Procrastinate Better

Candid Queue: Chris Wilson

Once a week, Procrastinate Better features a peek into the Netflix queue of a staffer or critic. No tampering with the results to make ourselves seem more or less erudite, we swear! Just the brief opportunity to explain (or defend, as the case may be) the choices. This installment comes from Slate associate editor Chris Wilson . More Candid Queues here.
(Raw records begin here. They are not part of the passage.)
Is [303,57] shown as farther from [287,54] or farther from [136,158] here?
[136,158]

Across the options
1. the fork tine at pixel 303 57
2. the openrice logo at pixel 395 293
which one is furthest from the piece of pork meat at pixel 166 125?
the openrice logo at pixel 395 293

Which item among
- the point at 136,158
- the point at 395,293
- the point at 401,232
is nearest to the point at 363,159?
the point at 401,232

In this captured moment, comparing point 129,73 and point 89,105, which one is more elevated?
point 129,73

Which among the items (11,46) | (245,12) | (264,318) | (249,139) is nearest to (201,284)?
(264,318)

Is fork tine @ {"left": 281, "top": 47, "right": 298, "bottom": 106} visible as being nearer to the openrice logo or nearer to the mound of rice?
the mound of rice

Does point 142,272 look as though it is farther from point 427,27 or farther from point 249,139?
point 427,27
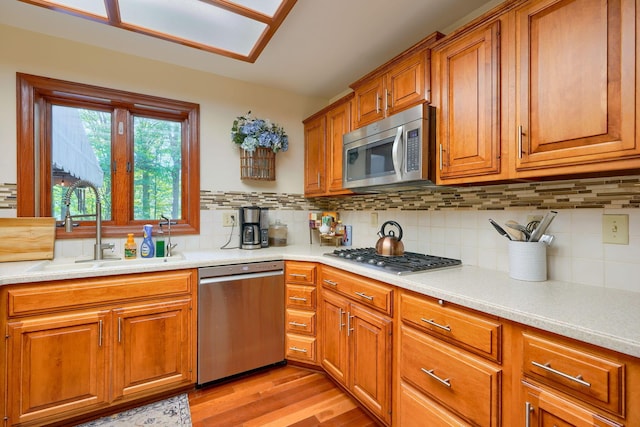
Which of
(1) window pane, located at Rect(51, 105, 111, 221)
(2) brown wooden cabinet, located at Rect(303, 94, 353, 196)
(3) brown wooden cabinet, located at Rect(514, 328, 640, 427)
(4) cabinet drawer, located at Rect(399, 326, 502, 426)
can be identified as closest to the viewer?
(3) brown wooden cabinet, located at Rect(514, 328, 640, 427)

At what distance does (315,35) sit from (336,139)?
768mm

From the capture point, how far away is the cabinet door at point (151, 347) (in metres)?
1.69

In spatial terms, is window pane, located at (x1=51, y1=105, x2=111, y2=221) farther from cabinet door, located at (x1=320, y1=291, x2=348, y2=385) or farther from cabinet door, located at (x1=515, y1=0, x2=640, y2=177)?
cabinet door, located at (x1=515, y1=0, x2=640, y2=177)

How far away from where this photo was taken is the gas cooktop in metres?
1.53

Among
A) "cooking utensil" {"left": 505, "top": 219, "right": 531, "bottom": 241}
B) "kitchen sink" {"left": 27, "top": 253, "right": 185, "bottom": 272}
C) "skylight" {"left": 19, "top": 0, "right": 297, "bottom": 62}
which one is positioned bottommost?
"kitchen sink" {"left": 27, "top": 253, "right": 185, "bottom": 272}

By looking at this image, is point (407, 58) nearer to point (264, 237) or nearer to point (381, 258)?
point (381, 258)


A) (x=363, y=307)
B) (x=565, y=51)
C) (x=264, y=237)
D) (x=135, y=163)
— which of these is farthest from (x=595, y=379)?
(x=135, y=163)

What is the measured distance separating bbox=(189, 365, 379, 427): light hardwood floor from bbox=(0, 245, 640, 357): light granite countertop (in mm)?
857

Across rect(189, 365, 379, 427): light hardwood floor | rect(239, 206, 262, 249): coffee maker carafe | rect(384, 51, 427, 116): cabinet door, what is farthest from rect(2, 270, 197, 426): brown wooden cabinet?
rect(384, 51, 427, 116): cabinet door

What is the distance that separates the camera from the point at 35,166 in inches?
78.3

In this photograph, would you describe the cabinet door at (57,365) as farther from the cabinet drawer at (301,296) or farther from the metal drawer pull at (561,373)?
the metal drawer pull at (561,373)

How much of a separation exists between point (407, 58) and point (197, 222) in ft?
6.64

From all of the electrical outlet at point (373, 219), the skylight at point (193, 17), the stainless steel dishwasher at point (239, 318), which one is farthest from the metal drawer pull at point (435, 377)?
the skylight at point (193, 17)

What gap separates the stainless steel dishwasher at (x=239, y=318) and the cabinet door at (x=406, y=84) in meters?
1.38
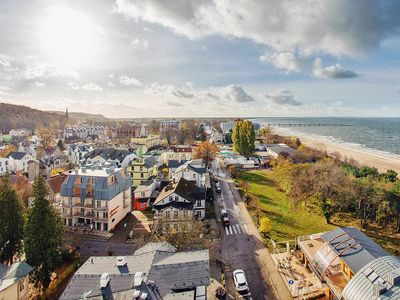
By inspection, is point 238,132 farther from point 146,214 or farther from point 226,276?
point 226,276

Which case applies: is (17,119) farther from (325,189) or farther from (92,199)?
(325,189)

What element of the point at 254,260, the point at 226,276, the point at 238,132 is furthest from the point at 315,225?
the point at 238,132

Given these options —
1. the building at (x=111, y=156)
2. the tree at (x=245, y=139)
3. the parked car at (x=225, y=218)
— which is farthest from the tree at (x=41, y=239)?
the tree at (x=245, y=139)

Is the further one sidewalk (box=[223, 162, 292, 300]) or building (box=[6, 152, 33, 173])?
building (box=[6, 152, 33, 173])

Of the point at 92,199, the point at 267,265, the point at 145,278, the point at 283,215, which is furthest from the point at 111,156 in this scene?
the point at 145,278

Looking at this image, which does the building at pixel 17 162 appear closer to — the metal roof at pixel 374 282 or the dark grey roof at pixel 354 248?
the dark grey roof at pixel 354 248

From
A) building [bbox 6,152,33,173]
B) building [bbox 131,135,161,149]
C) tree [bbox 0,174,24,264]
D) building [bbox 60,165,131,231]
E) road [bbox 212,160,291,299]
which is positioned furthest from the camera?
building [bbox 131,135,161,149]

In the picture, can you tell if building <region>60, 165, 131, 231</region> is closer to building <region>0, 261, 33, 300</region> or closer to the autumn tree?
building <region>0, 261, 33, 300</region>

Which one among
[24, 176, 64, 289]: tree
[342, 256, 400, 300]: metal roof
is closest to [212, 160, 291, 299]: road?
[342, 256, 400, 300]: metal roof
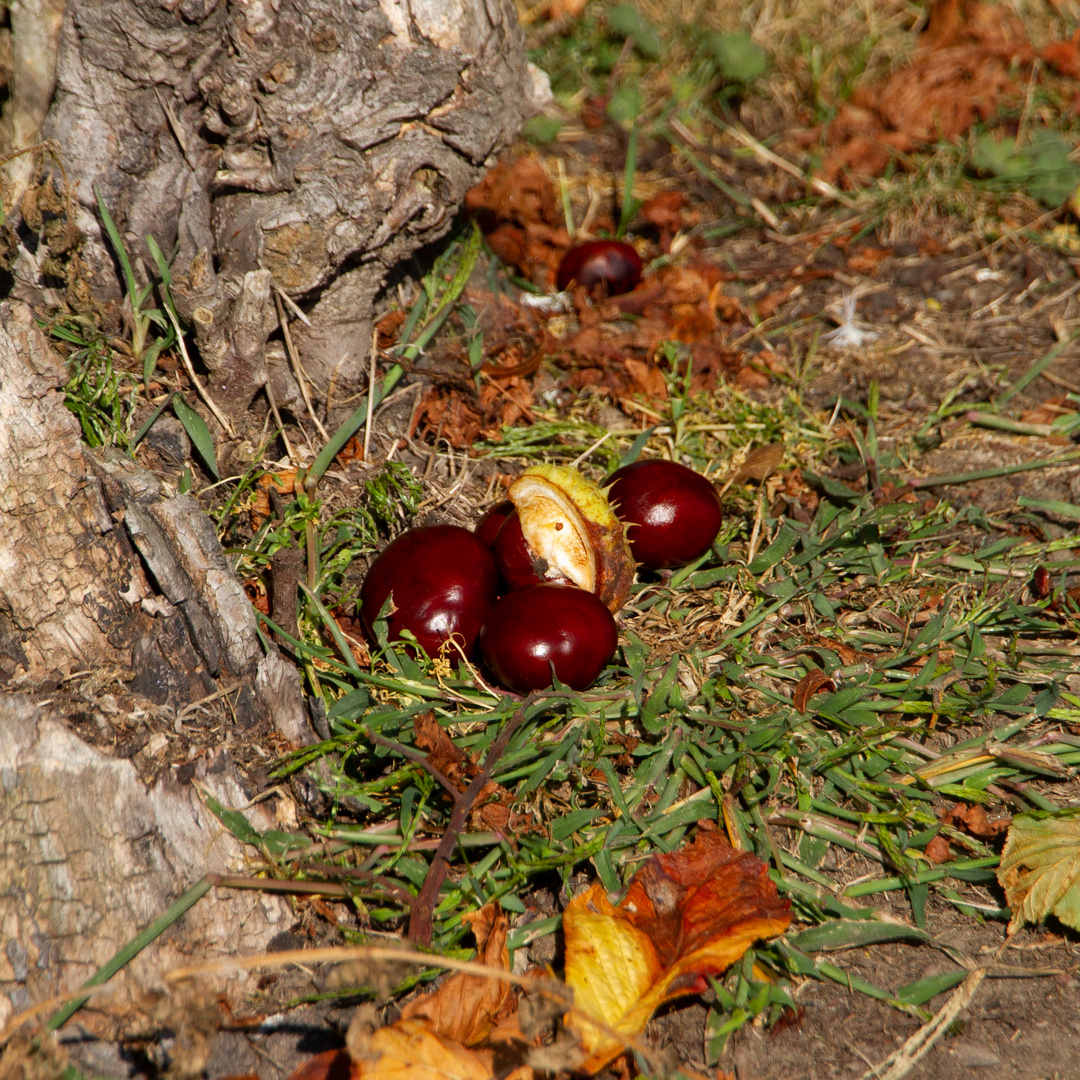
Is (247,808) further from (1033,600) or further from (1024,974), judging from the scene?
(1033,600)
1) Sin Nombre : This movie about a young boy fleeing the notorious Mara Salvatrucha gang was directed by Cary Fukunaga, who also directed those epic Levi commercials —their spectral montage of the American mythos was so arresting that not even Walt Whitman in voiceover could ruin them. If Fukunaga is so rhapsodic on the subject of denim, one can only imagine how he treats the murderous Central American thugs.

2) Eastern Promises : I like gangster movies and thought Viggo Mortensen redeemed himself for the tone-deaf Lord of the Rings movies in the gripping A History of Violence . So I am looking forward to seeing him as a Russian Mafioso terrorizing a midwife in London.

3) Shine a Light : If only someone would make a movie about the mafia infiltrating a Rolling Stones documentary, the two least exhaustible genres could finally unite. I’ll never forgive myself for missing this Scorsese portrait of the Rolling Stones on IMAX.

4) Radio Days : In spite of the Netflix algorithm ’s relentless campaign to get me to watch this movie about the supremacy of radio in the ‘30s and ‘40s, I declined for over a year—wasn’t in a Woody Allen mood. But you can only resist the omniscient Cinematch for so long.

5) The Kingdom : I’ve seen this international terrorism thriller once before, and remember it as an ultimately bleak portrayal of the perseverance of extremism and the efforts to squelch it. Movies like this need to be seen at least twice, however, since the plot in the beginning doesn’t make sense until you’ve seen the end.